J’adore le livre car j’ai pu contrôler tout son contenu, et tous ses propos. C’était l’idée à la base. J’avais été contacté par un énorme éditeur de livres d’art, Titan Books, et je sentais que le truc m’échapperait vite aux griffes d’une grosse structure commerciale, et que je ne reconnaitrais pas mon identité dans les pages. Je suis parti à la recherche d’un petit éditeur pour avoir la paix.  J’ai trouvé Caurette qu’on m’a recommandé sur la base qu’il publie des beaux objets, et qu’il est un gars fort sympathique et jovial, ce qui est vrai.

Il faut dire que la valeur ajoutée esthétique vient dans sa totalité de Nathalie Ponsard-Gutknecht, ma directrice artistique, qui a fait un travail remarquable à elle seule. Nous avons eu le luxe de travailler sans interférence durant la pandémie.

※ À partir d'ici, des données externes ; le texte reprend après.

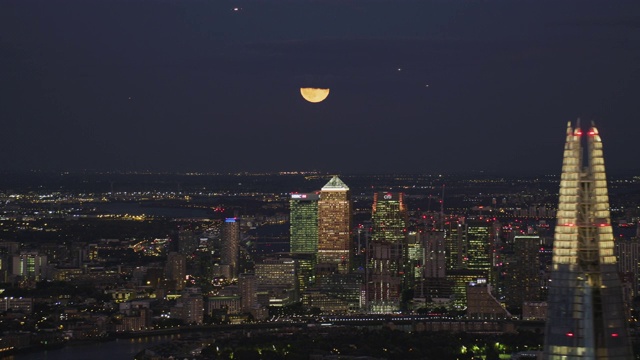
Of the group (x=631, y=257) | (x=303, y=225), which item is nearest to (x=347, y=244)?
(x=303, y=225)

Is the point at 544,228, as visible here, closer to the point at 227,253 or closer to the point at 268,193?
the point at 227,253

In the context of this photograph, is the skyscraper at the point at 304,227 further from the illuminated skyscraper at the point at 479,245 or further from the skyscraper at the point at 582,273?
the skyscraper at the point at 582,273

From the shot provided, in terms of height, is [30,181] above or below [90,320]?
above

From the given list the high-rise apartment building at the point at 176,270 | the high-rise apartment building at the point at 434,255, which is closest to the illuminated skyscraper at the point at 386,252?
the high-rise apartment building at the point at 434,255

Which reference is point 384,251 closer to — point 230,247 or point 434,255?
point 434,255

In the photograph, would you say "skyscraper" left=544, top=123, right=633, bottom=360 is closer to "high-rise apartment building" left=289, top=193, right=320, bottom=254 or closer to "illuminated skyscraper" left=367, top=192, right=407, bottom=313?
"illuminated skyscraper" left=367, top=192, right=407, bottom=313

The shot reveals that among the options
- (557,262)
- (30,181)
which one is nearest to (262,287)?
(557,262)

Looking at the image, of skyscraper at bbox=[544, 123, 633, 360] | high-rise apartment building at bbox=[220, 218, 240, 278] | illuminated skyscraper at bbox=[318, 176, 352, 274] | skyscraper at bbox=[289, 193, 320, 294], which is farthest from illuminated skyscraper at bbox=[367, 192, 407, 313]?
skyscraper at bbox=[544, 123, 633, 360]
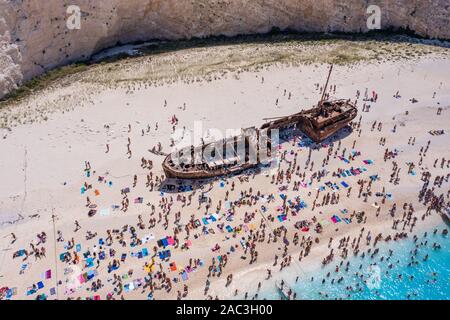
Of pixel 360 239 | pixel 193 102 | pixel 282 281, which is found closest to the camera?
pixel 282 281

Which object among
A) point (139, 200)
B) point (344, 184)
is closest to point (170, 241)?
point (139, 200)

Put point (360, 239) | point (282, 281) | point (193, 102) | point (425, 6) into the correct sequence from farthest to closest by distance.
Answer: point (425, 6)
point (193, 102)
point (360, 239)
point (282, 281)

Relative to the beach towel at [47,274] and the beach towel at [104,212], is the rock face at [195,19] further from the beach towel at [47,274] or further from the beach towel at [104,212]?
the beach towel at [47,274]

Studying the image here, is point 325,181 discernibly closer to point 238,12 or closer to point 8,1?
point 238,12

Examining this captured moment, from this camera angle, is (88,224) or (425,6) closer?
(88,224)

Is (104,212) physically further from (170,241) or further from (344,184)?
(344,184)
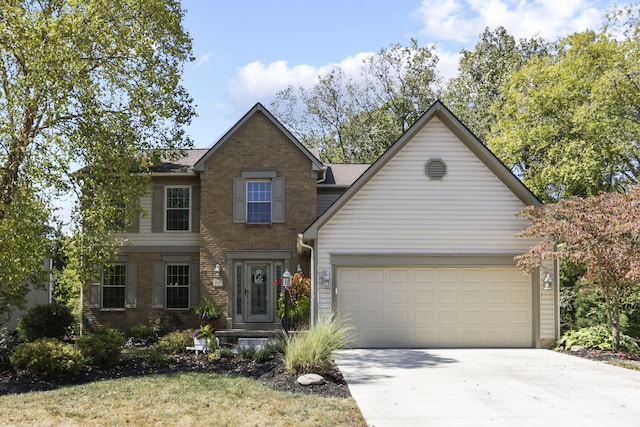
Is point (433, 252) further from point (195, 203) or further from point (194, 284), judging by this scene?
point (195, 203)

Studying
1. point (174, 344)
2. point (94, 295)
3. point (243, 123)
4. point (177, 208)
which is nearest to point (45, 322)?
point (94, 295)

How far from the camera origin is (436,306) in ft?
52.7

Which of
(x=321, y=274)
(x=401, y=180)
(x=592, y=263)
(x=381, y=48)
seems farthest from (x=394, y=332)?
(x=381, y=48)

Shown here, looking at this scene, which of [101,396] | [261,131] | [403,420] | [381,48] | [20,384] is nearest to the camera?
[403,420]

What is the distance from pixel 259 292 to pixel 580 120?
1270 centimetres

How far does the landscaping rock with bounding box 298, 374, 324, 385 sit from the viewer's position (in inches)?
400

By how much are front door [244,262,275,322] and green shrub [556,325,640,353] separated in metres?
8.23

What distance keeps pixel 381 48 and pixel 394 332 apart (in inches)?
829

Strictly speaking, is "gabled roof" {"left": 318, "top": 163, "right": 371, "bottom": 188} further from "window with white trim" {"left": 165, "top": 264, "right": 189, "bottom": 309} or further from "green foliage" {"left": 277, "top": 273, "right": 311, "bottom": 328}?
"window with white trim" {"left": 165, "top": 264, "right": 189, "bottom": 309}

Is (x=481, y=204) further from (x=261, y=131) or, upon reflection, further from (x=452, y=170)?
(x=261, y=131)

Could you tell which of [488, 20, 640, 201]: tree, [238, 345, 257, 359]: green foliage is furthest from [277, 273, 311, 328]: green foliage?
[488, 20, 640, 201]: tree

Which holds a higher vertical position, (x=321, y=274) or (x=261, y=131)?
(x=261, y=131)

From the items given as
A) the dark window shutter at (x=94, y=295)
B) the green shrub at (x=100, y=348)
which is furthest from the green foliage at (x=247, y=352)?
the dark window shutter at (x=94, y=295)

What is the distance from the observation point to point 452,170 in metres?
Result: 16.2
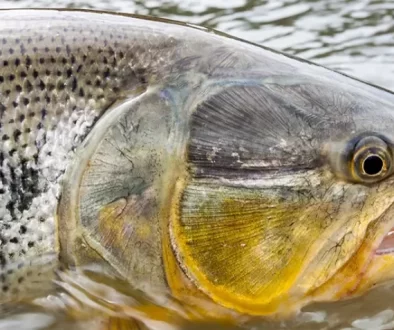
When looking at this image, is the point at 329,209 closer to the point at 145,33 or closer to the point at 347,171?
the point at 347,171

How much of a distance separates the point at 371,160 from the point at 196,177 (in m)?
0.48

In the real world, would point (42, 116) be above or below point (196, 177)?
above

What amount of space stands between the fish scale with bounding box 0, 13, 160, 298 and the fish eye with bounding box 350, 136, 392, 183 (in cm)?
64

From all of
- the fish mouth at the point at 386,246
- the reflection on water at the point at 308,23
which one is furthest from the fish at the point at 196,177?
the reflection on water at the point at 308,23

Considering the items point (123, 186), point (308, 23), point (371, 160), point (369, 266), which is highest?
point (308, 23)

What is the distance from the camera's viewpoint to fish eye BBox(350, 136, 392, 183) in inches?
83.1

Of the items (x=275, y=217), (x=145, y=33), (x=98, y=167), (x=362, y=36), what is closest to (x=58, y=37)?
(x=145, y=33)

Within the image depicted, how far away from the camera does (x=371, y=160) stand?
2111 mm

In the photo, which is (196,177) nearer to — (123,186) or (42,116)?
(123,186)

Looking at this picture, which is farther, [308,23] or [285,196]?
[308,23]

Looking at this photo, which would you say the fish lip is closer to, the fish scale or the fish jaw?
the fish jaw

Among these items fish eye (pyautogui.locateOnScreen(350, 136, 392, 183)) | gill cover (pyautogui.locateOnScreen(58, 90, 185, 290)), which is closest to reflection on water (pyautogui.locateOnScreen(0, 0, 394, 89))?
fish eye (pyautogui.locateOnScreen(350, 136, 392, 183))

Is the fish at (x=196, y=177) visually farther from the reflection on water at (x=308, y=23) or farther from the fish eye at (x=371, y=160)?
the reflection on water at (x=308, y=23)

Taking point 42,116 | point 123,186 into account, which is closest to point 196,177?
point 123,186
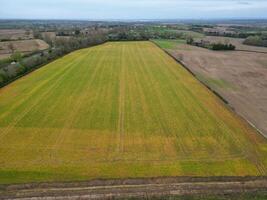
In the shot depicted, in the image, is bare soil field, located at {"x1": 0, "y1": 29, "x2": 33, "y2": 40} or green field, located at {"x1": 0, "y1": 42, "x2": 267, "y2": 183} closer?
green field, located at {"x1": 0, "y1": 42, "x2": 267, "y2": 183}

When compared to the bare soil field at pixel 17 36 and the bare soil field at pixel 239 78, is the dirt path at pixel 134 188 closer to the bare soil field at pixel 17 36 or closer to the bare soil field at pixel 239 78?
the bare soil field at pixel 239 78

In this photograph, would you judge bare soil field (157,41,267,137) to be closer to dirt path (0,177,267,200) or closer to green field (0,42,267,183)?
green field (0,42,267,183)

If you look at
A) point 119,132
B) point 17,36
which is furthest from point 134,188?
point 17,36

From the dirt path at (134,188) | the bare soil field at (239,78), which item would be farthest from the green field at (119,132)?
the bare soil field at (239,78)

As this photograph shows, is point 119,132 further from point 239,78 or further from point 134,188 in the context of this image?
point 239,78

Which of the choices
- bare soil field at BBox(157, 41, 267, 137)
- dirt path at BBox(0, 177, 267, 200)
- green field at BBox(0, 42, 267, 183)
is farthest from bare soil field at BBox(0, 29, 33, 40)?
dirt path at BBox(0, 177, 267, 200)

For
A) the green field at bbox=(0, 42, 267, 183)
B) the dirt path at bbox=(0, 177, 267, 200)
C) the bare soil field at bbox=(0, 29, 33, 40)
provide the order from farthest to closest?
the bare soil field at bbox=(0, 29, 33, 40), the green field at bbox=(0, 42, 267, 183), the dirt path at bbox=(0, 177, 267, 200)
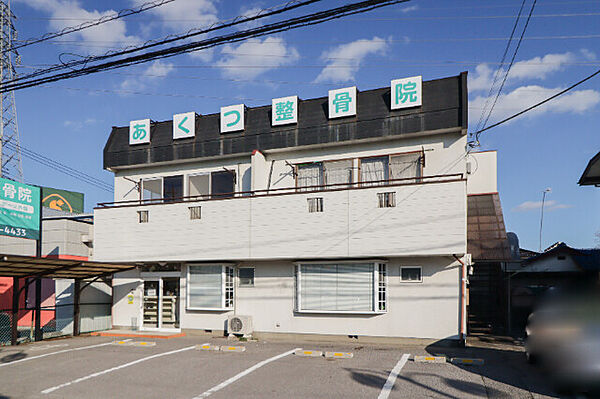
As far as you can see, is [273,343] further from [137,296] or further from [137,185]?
[137,185]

Je voulais dessiner une couverture qui n’ait aucun lien à un film en particulier. Je ne voulais pas non plus montrer des dessins avec des crédits de cinéma correspondants pour ne pas influencer le lecteur qui contemple ces illustrations : les gens sont trop obnubilé par la célébrité et ont du mal à regarder avec le cœur.  J’aime que ce livre permette de voir des dessins dans un contexte que je dirige par le texte. Même s’ils sont le fruit de simples jobs, je me les réapproprie ainsi.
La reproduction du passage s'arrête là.